▸ **WHAT THIS TASK INVOLVES**
Present the material below as a Markdown table with the columns Row and Line, one numbered row per line, omitting blank lines. Leave the pictures out of the table.

▸ **EXTRACTED ENTRIES**
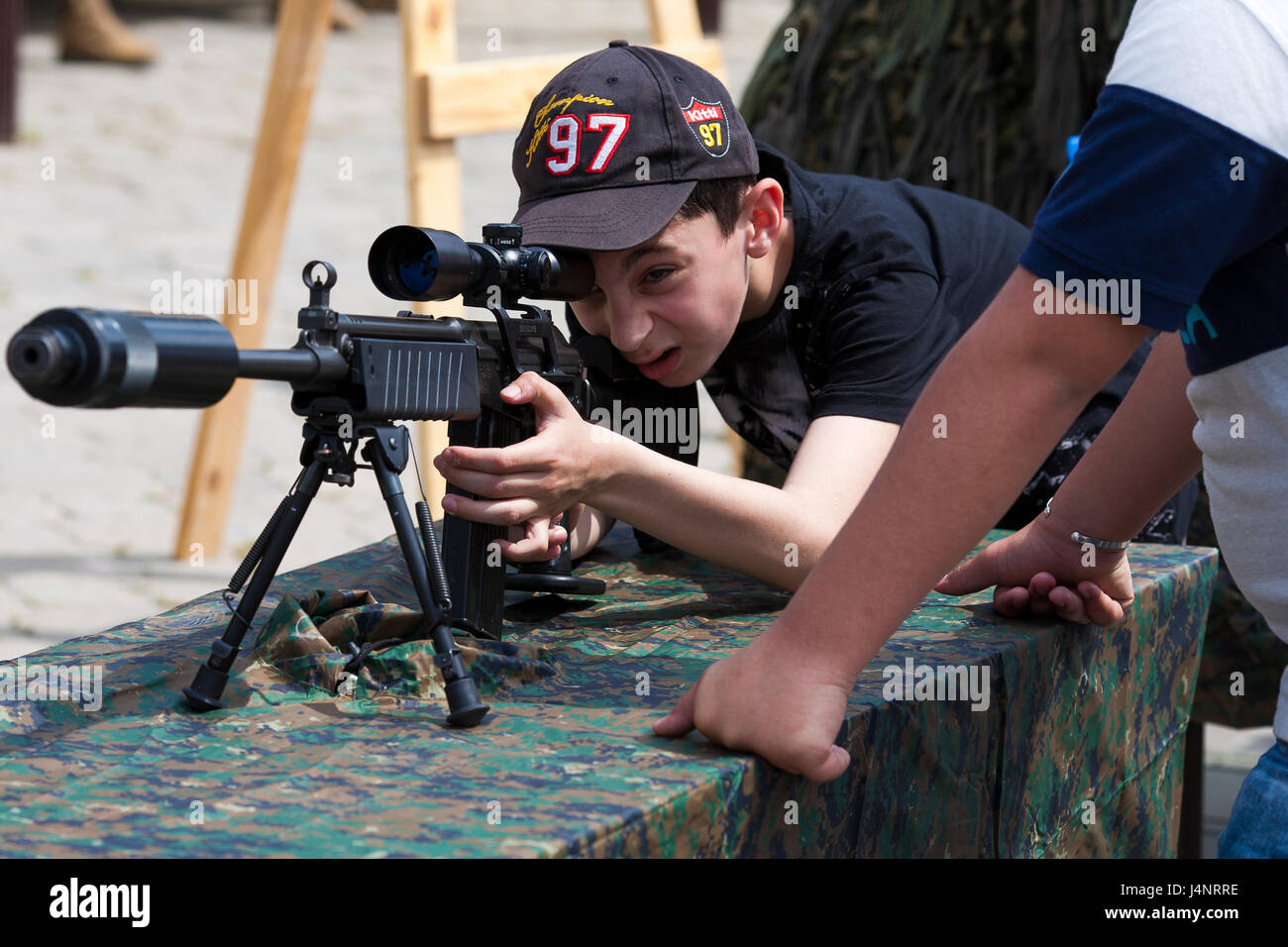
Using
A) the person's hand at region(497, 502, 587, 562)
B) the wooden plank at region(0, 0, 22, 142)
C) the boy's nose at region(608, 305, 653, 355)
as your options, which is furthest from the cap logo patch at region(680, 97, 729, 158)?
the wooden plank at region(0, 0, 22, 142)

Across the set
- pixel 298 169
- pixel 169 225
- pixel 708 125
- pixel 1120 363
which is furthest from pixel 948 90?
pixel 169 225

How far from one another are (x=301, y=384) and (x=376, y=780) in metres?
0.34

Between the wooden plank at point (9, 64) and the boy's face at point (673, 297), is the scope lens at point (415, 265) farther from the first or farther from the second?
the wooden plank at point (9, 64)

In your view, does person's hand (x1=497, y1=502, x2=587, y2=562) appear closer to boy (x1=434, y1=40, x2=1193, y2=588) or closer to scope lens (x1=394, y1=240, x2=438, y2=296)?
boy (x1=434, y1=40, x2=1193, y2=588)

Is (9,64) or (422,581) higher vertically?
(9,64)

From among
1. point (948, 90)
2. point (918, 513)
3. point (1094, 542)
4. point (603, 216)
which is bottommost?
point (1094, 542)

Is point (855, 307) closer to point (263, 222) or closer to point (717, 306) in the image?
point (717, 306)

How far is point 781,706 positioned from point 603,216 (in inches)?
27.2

▸ **WRITTEN SOLUTION**
| Row | Line |
|---|---|
| 1 | Using |
| 2 | A) the person's hand at region(497, 502, 587, 562) |
| 3 | B) the wooden plank at region(0, 0, 22, 142) |
| 4 | C) the boy's nose at region(608, 305, 653, 355) |
| 5 | as your options, which is furthest from the cap logo patch at region(680, 97, 729, 158)? |
| 6 | the wooden plank at region(0, 0, 22, 142) |
| 7 | Across the set |
| 8 | - pixel 298 169 |
| 9 | - pixel 169 225 |
| 10 | - pixel 708 125 |
| 11 | - pixel 1120 363 |
| 12 | which is furthest from pixel 948 90? |
| 13 | pixel 169 225 |
| 14 | How far from one another are (x=301, y=384) and (x=376, y=780) in metres? |
| 15 | 0.34 |
| 16 | Between the wooden plank at point (9, 64) and the boy's face at point (673, 297), is the scope lens at point (415, 265) farther from the first or farther from the second? |
| 17 | the wooden plank at point (9, 64) |
| 18 | In your view, does person's hand (x1=497, y1=502, x2=587, y2=562) appear closer to boy (x1=434, y1=40, x2=1193, y2=588) or closer to scope lens (x1=394, y1=240, x2=438, y2=296)? |
| 19 | boy (x1=434, y1=40, x2=1193, y2=588) |
| 20 | Is (9,64) or (422,581) higher vertically? |
| 21 | (9,64) |
| 22 | From among |
| 23 | 1. point (948, 90) |
| 24 | 2. point (918, 513) |
| 25 | 3. point (1094, 542) |
| 26 | 4. point (603, 216) |
| 27 | which is bottommost? |
| 28 | point (1094, 542) |
| 29 | Is point (855, 307) closer to point (263, 222) or closer to point (717, 306) in the image? |
| 30 | point (717, 306) |
| 31 | How far is point 781,706 positioned from point 603,216 (in inches)? |
| 32 | 27.2 |